Studying the minutiae of the events leading to the financial crisis brought to mind some lessons from his famous friendship, from the 1950s on, with the late Objectivist philosopher Ayn Rand. He says that Rand didn’t influence him politically—he was always a libertarian—but she did point out tensions in his philosophy about life. “She caught me in contradictions, which shook me, and I said, ‘My God, she is right,’ ” he says.
Mr. Greenspan then believed in analysis based mainly on hard science and empirical facts. Rand told him that unless he considered human nature and its irrational side, he would “miss a very large part of how human beings behaved.” At the time they weren’t discussing economics, but today he realizes the full impact of emotions and instincts on markets. He also has come to admire psychologist and Princeton University professor emeritus Daniel Kahneman’s work applying psychological insights to economic theory, for which he won a Nobel Prize in 2002.
Mr. Greenspan won’t say whether he has agreed with the decisions of current Fed chairman Ben Bernanke, but he will comment on the Fed’s broader policies, which have become more aggressive since his time. “I’m not in favor of intervention, because markets so effectively function and work unless they are broken,” he says. He did support TARP, the Troubled Asset Relief Program, because at the time the market needed sovereign credit during “the most debilitating financial crisis ever.” But, he says, “eventually I think they carried the extent of what they did well beyond what was necessary.”
With his new book, Mr. Greenspan hopes to provide politicians and the public with a road map to avoid making the same mistakes again. His suggestions include reducing entitlements, embracing “creative destruction” by letting facilities with cutting-edge technology displace those with low productivity, and fixing the political system by encouraging bipartisanship. He hasn’t yet sent a copy to Janet Yellen, the nominee to be the next Fed chief. Though they are good friends, he says, “she and I don’t agree on lots of things and never have, but I enjoy talking to her because she has arguments and logic behind it.”
Mr. Greenspan often finds himself in the position of a middleman.
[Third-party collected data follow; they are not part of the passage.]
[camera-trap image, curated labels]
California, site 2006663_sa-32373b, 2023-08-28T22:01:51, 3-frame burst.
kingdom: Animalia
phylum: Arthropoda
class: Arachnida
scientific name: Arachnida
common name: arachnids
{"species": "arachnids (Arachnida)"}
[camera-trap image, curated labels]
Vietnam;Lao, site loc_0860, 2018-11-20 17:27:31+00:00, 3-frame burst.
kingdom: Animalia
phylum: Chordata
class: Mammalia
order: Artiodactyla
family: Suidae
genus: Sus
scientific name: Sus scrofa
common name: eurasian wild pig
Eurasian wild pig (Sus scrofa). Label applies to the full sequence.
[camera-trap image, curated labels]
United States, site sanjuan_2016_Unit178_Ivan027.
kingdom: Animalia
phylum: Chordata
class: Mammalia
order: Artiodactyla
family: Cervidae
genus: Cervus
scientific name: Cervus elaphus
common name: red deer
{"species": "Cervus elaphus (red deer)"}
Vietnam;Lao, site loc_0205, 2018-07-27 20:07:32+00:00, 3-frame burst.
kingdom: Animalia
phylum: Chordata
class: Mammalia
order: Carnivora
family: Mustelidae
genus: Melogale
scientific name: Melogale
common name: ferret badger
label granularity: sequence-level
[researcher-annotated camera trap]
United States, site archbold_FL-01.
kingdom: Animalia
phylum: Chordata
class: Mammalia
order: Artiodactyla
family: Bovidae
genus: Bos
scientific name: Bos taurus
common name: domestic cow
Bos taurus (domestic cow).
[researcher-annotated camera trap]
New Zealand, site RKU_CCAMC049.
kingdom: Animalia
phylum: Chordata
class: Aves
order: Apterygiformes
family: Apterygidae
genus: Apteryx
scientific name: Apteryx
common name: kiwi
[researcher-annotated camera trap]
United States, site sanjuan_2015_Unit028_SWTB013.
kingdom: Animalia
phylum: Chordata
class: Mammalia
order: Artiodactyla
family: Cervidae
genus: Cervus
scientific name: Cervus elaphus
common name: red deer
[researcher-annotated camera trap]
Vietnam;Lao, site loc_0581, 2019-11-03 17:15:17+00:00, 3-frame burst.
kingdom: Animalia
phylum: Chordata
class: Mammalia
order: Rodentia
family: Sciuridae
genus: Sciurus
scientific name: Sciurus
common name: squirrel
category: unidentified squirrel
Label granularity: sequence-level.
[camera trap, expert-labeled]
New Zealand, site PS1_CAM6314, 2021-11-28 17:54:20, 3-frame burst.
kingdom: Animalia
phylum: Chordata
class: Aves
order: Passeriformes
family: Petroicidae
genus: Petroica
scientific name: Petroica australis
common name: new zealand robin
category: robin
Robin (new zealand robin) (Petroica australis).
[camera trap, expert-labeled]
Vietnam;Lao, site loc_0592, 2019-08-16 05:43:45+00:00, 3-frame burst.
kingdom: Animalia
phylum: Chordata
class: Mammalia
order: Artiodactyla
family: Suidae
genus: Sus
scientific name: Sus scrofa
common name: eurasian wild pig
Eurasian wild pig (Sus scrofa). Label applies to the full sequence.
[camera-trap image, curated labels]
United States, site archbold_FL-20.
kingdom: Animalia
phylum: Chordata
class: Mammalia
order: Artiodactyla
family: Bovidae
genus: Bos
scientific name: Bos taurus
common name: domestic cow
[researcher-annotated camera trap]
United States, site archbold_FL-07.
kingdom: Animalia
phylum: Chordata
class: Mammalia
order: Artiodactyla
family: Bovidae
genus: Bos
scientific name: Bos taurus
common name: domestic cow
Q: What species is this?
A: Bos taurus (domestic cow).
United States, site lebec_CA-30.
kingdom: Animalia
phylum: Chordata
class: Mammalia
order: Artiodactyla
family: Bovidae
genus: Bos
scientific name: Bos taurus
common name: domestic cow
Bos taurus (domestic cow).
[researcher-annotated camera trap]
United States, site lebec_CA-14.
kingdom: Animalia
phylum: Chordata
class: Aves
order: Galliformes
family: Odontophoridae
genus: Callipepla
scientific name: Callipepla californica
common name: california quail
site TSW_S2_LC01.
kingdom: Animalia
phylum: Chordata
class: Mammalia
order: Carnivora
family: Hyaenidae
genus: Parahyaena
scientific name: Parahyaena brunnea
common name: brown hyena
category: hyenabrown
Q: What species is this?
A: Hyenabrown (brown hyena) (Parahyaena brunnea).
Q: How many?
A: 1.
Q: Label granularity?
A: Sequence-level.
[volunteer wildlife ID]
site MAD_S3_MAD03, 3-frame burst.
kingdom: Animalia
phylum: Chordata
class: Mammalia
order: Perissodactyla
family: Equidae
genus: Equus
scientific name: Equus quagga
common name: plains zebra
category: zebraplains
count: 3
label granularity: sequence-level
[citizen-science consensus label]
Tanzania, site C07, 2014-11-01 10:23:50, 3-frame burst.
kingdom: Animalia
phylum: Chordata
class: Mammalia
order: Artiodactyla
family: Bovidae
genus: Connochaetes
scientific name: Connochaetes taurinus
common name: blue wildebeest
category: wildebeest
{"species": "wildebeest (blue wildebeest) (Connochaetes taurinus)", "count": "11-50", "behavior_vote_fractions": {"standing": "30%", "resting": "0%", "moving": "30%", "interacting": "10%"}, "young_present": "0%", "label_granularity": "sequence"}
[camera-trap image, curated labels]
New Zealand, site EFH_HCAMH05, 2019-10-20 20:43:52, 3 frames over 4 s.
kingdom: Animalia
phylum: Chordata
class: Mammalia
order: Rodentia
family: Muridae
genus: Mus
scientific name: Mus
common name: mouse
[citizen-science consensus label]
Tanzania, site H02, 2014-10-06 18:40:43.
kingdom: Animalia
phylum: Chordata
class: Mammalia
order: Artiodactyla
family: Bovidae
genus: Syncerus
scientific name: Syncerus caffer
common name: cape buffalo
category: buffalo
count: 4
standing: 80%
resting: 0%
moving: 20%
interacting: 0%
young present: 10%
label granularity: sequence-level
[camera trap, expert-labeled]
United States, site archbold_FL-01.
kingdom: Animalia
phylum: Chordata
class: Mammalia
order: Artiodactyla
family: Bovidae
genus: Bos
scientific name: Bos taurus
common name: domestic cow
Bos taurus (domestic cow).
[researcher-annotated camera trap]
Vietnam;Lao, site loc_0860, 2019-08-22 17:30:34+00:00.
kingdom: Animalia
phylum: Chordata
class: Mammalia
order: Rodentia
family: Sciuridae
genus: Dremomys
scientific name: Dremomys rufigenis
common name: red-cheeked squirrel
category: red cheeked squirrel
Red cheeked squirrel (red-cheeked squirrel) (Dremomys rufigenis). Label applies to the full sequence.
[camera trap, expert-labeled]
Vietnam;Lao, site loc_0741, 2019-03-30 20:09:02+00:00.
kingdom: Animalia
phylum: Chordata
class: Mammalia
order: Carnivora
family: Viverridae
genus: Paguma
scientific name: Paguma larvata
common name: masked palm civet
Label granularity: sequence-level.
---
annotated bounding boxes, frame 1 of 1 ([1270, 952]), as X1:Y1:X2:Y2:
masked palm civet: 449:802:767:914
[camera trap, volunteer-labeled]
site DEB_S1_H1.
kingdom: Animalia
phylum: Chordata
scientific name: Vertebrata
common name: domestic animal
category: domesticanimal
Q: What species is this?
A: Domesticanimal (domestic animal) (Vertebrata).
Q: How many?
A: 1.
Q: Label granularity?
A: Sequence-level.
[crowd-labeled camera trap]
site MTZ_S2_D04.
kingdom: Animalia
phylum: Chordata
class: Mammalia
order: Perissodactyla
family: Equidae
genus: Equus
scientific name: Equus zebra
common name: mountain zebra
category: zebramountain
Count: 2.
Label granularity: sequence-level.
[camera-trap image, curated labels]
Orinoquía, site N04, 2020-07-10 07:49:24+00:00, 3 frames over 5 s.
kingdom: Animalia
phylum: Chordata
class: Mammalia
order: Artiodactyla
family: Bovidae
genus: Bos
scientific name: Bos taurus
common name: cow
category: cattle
Now one of the last prominent Washington figures to socialize across the partisan aisle, he says that these days, “politics is broke.” He suggests that the last time the country’s leadership was this divided was during the Civil War. And he doesn’t see Wednesday’s budget deal as a long-term breakthrough. Still, he was heartened that the government found a way to end the shutdown.
“I thought it was not a bad deal, all in all, considering how far along the whole thing got,” he says. “That’s not to say they solved anything fundamental.”